Alfred Trenkler is being held at the US Penitentiary Tucson where, according to his lawyer, Nancy Gertner, 900 prisoners have been infected with the coronavirus.
According to the Boston Herald, Gertner wrote in her motion that nine prisoners have also died and a ‘compassionate release is warranted on this basis alone’.
Trenkler is serving out his life sentence after he was convicted in 1994 of an October 1991 bombing that left one officer dead and another severely injured.
The two officers, members of the Boston Police Department Bomb Squad, were called to the Roslindale home of Thomas L. Shay Sr, the father of Trenkler’s alleged lover, Thomas L. Shay Jr, on October 28, 1991.
Authorities said the bomb was located in Shay Sr’s driveway when officers arrived.
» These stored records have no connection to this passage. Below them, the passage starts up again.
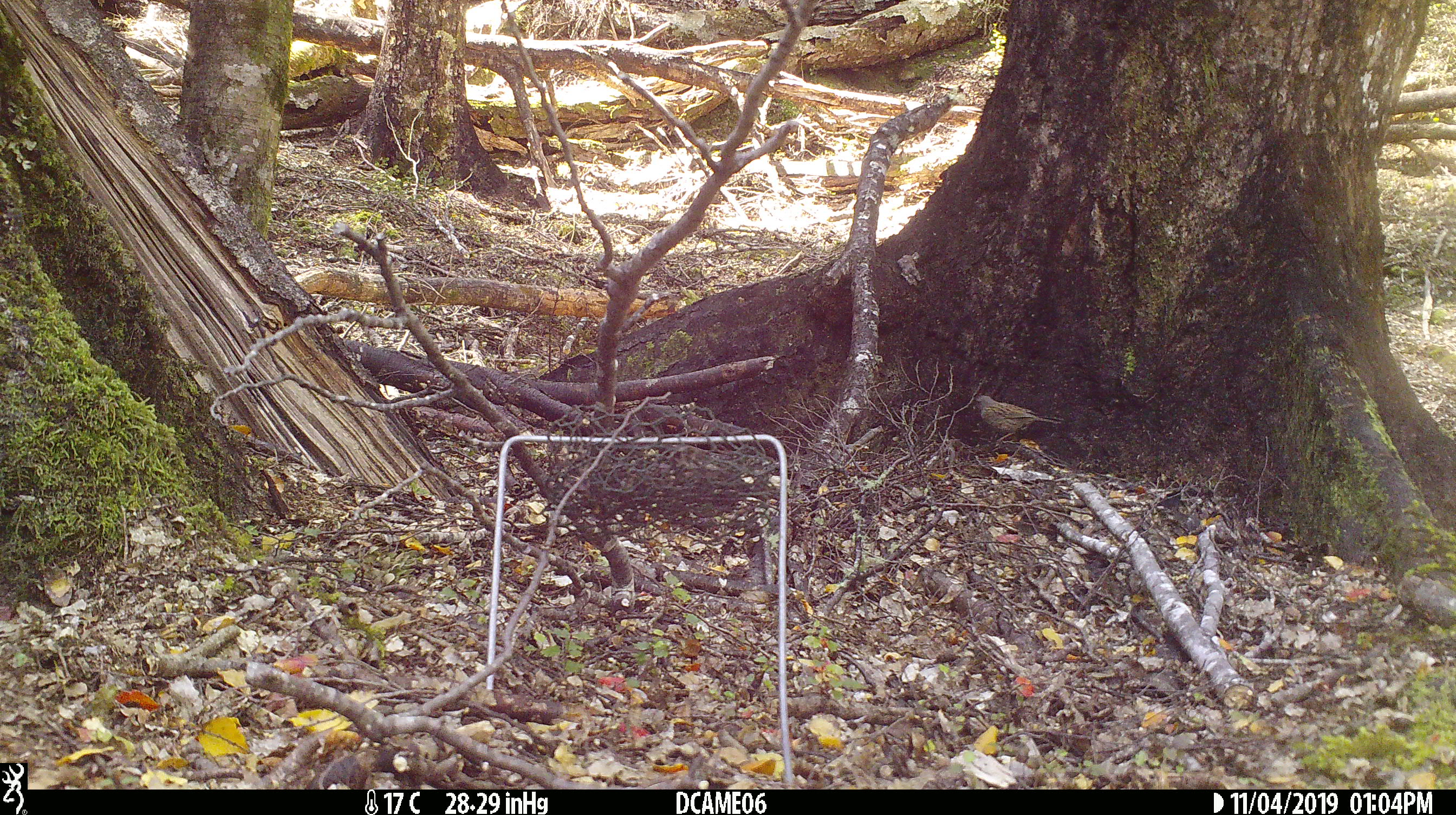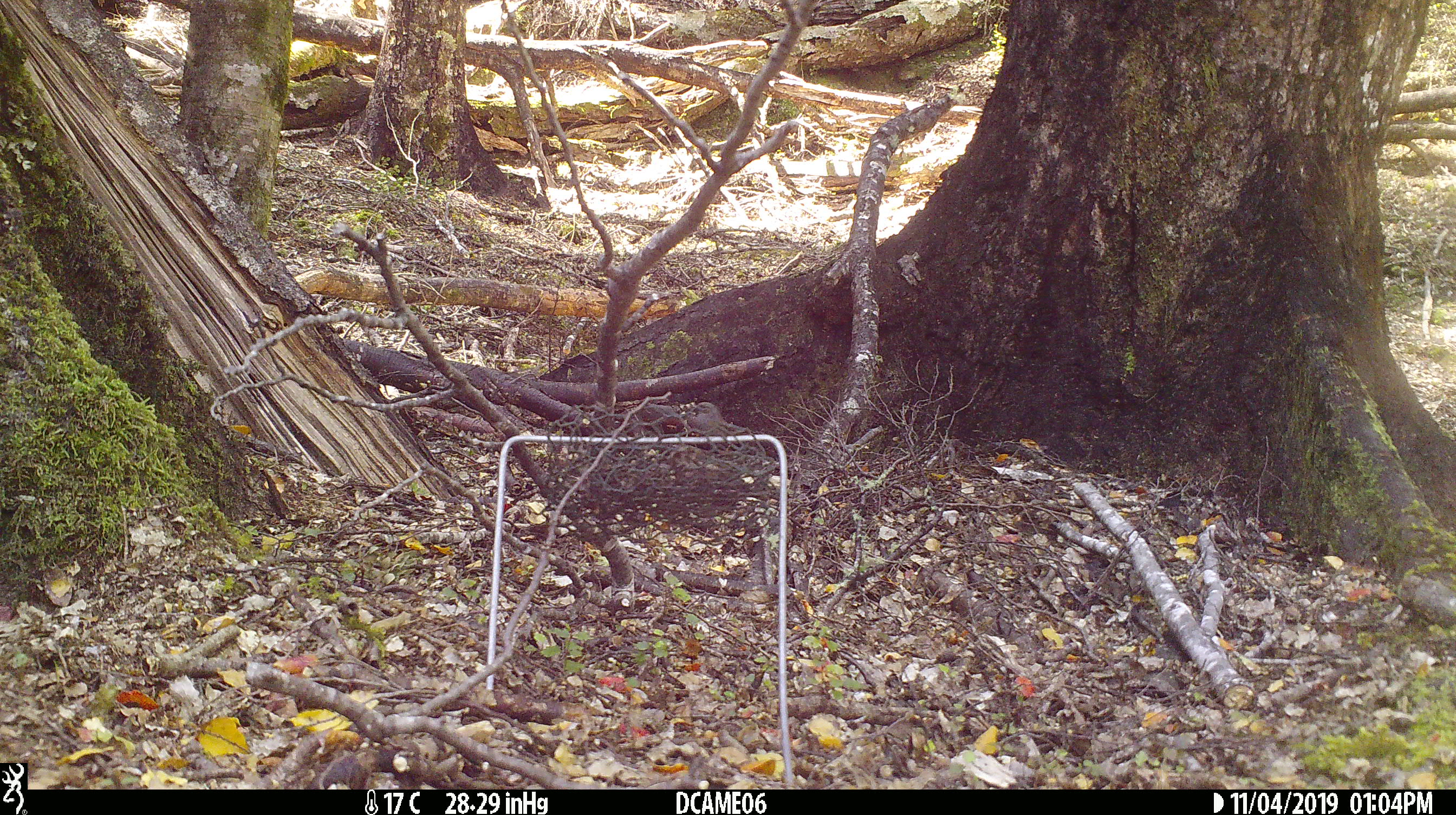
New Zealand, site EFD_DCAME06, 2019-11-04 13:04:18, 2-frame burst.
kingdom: Animalia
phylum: Chordata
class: Aves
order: Passeriformes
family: Prunellidae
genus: Prunella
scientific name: Prunella modularis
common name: dunnock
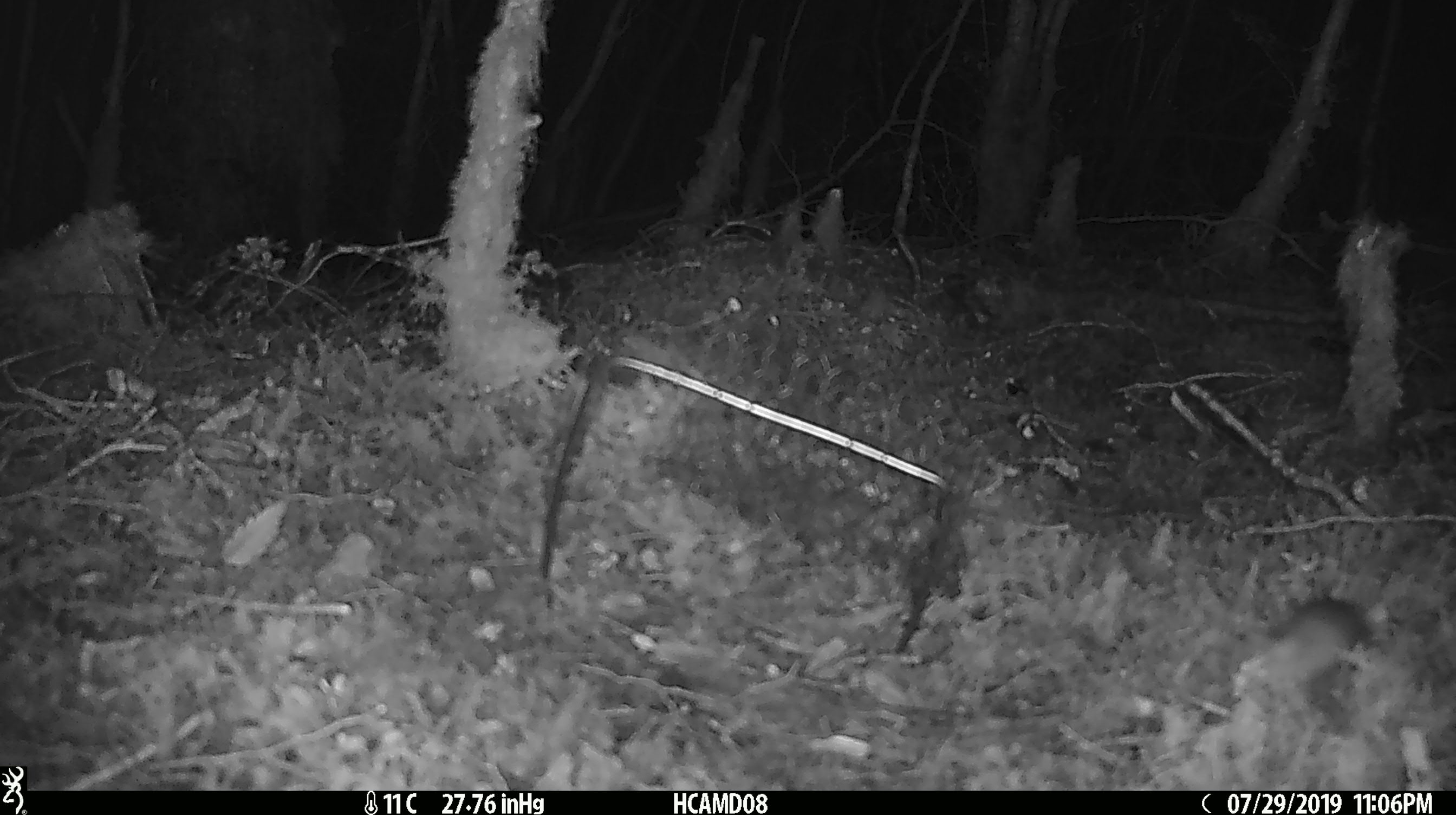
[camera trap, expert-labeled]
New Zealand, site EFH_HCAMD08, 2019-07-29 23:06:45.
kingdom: Animalia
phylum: Chordata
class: Mammalia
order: Rodentia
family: Muridae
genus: Mus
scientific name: Mus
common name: mouse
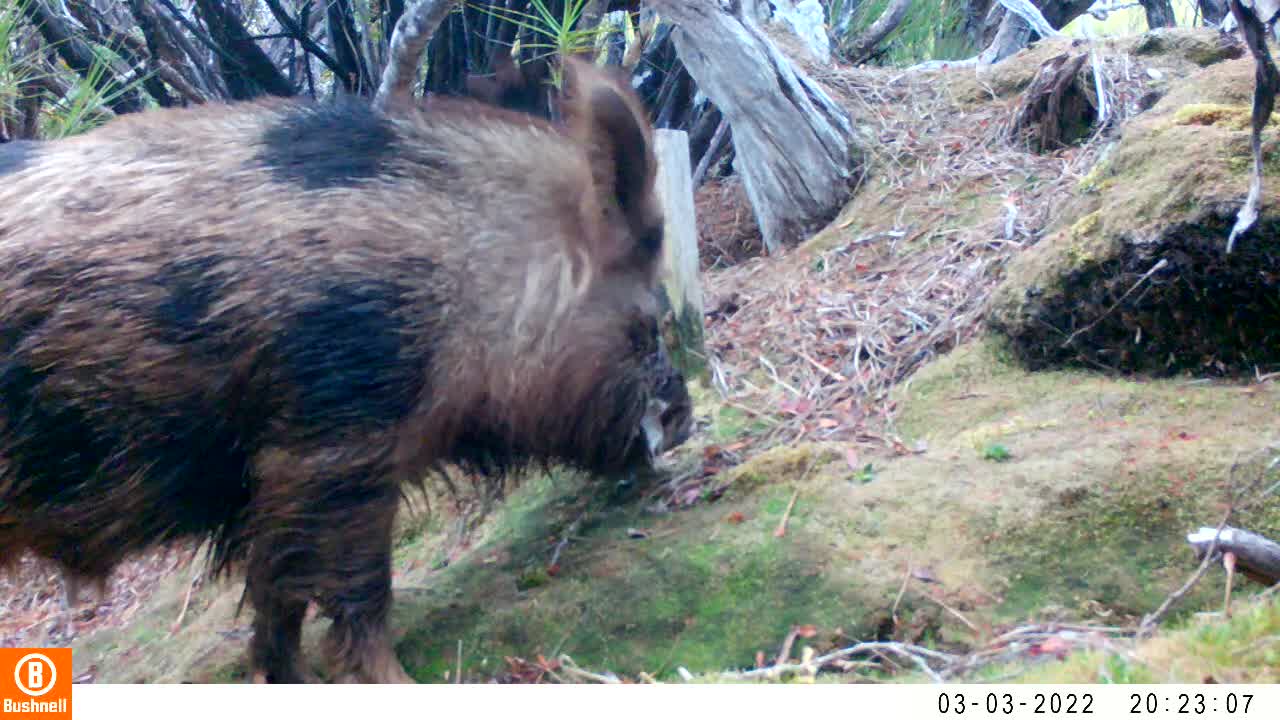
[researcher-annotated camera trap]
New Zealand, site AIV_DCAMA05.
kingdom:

Shar Sr had also reported that he had heard a loud noise from under his vehicle when he left home that same day. It’s believed the bomb was placed under his car but fell off in the driveway.
Officer Jeremiah Hurley was killed and his partner, Officer Francis Foley, was seriously injured when the bomb exploded as they tried to dismantle it.
Trenkler is being held at the US Penitentiary Tucson (pictured) where, according to his lawyer, Nancy Gertner, 900 prisoners have been infected with COVID. Gertner wrote in her motion that nine prisoners have died and a ‘compassionate release is warranted on this basis alone’
The remote-controlled bomb contained about two or three sticks of dynamite, according to authorities.
According to the Herald, investigators said the bomb was intended for Shay Sr because his son, Shay Jr, wanted to kill his father to retaliate for abuse and cash in on his insurance money.
Shay Jr was also- found guilty of conspiring with Trenkler. Shay Jr was sentenced to 16 years in prison.
Jurors found Shay Jr guilty of aiding and abetting in the attempted malicious destruction of the car, causing the death of Hurley.
Foley lost an eye and was permanently disabled from the incident.
As part of motion to issue Trenkler a compassion plea, Gertner said that the case ‘also raises profound questions about his guilt, and a conviction which could only have been obtained in an atmosphere suffused with homophobia’.
Trenkler is serving out his life sentence after he was convicted of an October 1991 bombing that killed Boston Officer Jeremiah Hurley (pictured on a stretcher) and severely injured Officer Francis Foley
Officer Foley (pictured in April 2007) was seriously injured when the bomb exploded as he and Hurley tried to dismantle it
‘The bottom line is that the government’s theory of the case did not then and does not now make sense; worse, it played on the jury’s anti-gay biases,’ added, according to the Herald.
‘It is undisputed that Trenkler did not know Tom Shay Sr, at all; he had no reason to want to kill him,’ Gertner wrote.
‘The only way to link Trenkler to this horrendous plot was by suggesting sotto voce (very softly) that somehow gay men are capable of anything. It was the prejudicial glue for an otherwise improbable, even discredited, theory,’ she added.
The motion also cites bad forensic evidence and ‘the ravings of an unstable teenager by the name of Tom Shay Jr’.
Trenkler said he wants to leave prison so that he can move to Maine with his half brother.